READING TEXT:
⟨

But the real star is James Doohan, who turns in a sympathetic, colorful performance as Scotty, at the time believed to be his farewell appearance in the role. He would return a final time for Star Trek: Generations, but this episode is really the send-off story his character deserved. It also stands as the third and final appearance by a TOS regular in The Next Generation, another nod of approval from one generation to the next.
Reflection
Age, Youth, and Pride
Ageism is a sin and it exists far too prevalently in our culture. Every time we bemoan “entitled millennials” or dismiss “racist granddads,” we play into and perpetuate negative stereotypes about people based on their age.
The title of this episode, “Relics,” refers to Scotty and the Enterprise 1701, both relics of a bygone age; and the relationship between the two. It is when Scotty reconciles with his attachment to the past that he is able to confront the present.

⟩

EXERCISE BRIEF: Put this sentence from the Star Trek episode review into Spanish: "Ageism is a sin and it exists far too prevalently in our culture."

DATASET EXTRACT:

⟨

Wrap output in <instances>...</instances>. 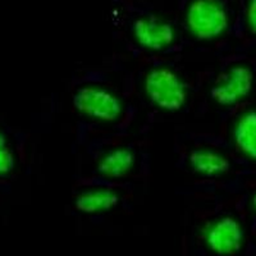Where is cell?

⟩

FULL ANSWER: La discriminación por edad es un pecado y está demasiado extendida en nuestra cultura.